• Exercise aim: Please return each record below exactly, with nothing left out.

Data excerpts
====
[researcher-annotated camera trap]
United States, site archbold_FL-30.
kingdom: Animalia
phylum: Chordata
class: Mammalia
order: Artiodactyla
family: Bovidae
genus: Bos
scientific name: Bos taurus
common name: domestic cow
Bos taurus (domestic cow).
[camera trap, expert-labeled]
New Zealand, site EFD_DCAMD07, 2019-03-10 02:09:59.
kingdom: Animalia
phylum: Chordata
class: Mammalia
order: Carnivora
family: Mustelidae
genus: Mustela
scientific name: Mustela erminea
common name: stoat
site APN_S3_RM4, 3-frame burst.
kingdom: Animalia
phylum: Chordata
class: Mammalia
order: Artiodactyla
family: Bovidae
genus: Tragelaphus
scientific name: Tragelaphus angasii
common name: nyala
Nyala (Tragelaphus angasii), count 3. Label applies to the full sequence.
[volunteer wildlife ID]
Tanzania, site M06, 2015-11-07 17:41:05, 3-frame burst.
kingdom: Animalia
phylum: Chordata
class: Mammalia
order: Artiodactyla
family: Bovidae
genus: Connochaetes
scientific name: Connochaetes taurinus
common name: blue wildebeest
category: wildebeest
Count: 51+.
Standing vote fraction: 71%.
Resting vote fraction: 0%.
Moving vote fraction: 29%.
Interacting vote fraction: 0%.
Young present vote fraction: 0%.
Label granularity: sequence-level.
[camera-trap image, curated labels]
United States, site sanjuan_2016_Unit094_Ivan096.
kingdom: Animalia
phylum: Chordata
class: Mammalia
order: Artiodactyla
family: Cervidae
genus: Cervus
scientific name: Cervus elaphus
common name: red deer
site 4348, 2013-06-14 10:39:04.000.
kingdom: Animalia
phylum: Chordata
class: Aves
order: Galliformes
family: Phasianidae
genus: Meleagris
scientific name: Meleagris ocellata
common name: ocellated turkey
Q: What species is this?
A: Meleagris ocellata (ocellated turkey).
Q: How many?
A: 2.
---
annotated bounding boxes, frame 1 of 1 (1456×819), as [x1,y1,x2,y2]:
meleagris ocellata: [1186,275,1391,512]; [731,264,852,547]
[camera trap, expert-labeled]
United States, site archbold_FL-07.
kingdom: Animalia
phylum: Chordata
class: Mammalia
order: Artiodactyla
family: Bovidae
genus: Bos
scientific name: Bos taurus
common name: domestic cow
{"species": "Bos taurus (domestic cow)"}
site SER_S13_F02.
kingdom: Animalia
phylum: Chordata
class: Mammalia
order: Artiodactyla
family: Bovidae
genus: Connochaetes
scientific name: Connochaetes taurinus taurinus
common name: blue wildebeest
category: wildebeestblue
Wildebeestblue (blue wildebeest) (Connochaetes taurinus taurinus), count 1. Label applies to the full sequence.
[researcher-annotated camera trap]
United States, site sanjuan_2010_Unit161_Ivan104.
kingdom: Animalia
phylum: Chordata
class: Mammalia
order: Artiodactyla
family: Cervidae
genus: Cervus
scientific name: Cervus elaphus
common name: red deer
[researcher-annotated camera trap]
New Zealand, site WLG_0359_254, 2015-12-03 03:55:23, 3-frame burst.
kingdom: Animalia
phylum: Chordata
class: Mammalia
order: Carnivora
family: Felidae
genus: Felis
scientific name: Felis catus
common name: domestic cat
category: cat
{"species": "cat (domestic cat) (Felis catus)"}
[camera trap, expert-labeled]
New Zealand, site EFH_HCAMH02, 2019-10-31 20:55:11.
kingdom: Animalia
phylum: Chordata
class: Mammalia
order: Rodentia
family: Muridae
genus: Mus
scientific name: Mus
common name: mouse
====
• Answer space:
[researcher-annotated camera trap]
United States, site archbold_FL-30.
kingdom: Animalia
phylum: Chordata
class: Mammalia
order: Artiodactyla
family: Bovidae
genus: Bos
scientific name: Bos taurus
common name: domestic cow
Bos taurus (domestic cow).
[camera trap, expert-labeled]
New Zealand, site EFD_DCAMD07, 2019-03-10 02:09:59.
kingdom: Animalia
phylum: Chordata
class: Mammalia
order: Carnivora
family: Mustelidae
genus: Mustela
scientific name: Mustela erminea
common name: stoat
site APN_S3_RM4, 3-frame burst.
kingdom: Animalia
phylum: Chordata
class: Mammalia
order: Artiodactyla
family: Bovidae
genus: Tragelaphus
scientific name: Tragelaphus angasii
common name: nyala
Nyala (Tragelaphus angasii), count 3. Label applies to the full sequence.
[volunteer wildlife ID]
Tanzania, site M06, 2015-11-07 17:41:05, 3-frame burst.
kingdom: Animalia
phylum: Chordata
class: Mammalia
order: Artiodactyla
family: Bovidae
genus: Connochaetes
scientific name: Connochaetes taurinus
common name: blue wildebeest
category: wildebeest
Count: 51+.
Standing vote fraction: 71%.
Resting vote fraction: 0%.
Moving vote fraction: 29%.
Interacting vote fraction: 0%.
Young present vote fraction: 0%.
Label granularity: sequence-level.
[camera-trap image, curated labels]
United States, site sanjuan_2016_Unit094_Ivan096.
kingdom: Animalia
phylum: Chordata
class: Mammalia
order: Artiodactyla
family: Cervidae
genus: Cervus
scientific name: Cervus elaphus
common name: red deer
site 4348, 2013-06-14 10:39:04.000.
kingdom: Animalia
phylum: Chordata
class: Aves
order: Galliformes
family: Phasianidae
genus: Meleagris
scientific name: Meleagris ocellata
common name: ocellated turkey
Q: What species is this?
A: Meleagris ocellata (ocellated turkey).
Q: How many?
A: 2.
---
annotated bounding boxes, frame 1 of 1 (1456×819), as [x1,y1,x2,y2]:
meleagris ocellata: [1186,275,1391,512]; [731,264,852,547]
[camera trap, expert-labeled]
United States, site archbold_FL-07.
kingdom: Animalia
phylum: Chordata
class: Mammalia
order: Artiodactyla
family: Bovidae
genus: Bos
scientific name: Bos taurus
common name: domestic cow
{"species": "Bos taurus (domestic cow)"}
site SER_S13_F02.
kingdom: Animalia
phylum: Chordata
class: Mammalia
order: Artiodactyla
family: Bovidae
genus: Connochaetes
scientific name: Connochaetes taurinus taurinus
common name: blue wildebeest
category: wildebeestblue
Wildebeestblue (blue wildebeest) (Connochaetes taurinus taurinus), count 1. Label applies to the full sequence.
[researcher-annotated camera trap]
United States, site sanjuan_2010_Unit161_Ivan104.
kingdom: Animalia
phylum: Chordata
class: Mammalia
order: Artiodactyla
family: Cervidae
genus: Cervus
scientific name: Cervus elaphus
common name: red deer
[researcher-annotated camera trap]
New Zealand, site WLG_0359_254, 2015-12-03 03:55:23, 3-frame burst.
kingdom: Animalia
phylum: Chordata
class: Mammalia
order: Carnivora
family: Felidae
genus: Felis
scientific name: Felis catus
common name: domestic cat
category: cat
{"species": "cat (domestic cat) (Felis catus)"}
[camera trap, expert-labeled]
New Zealand, site EFH_HCAMH02, 2019-10-31 20:55:11.
kingdom: Animalia
phylum: Chordata
class: Mammalia
order: Rodentia
family: Muridae
genus: Mus
scientific name: Mus
common name: mouse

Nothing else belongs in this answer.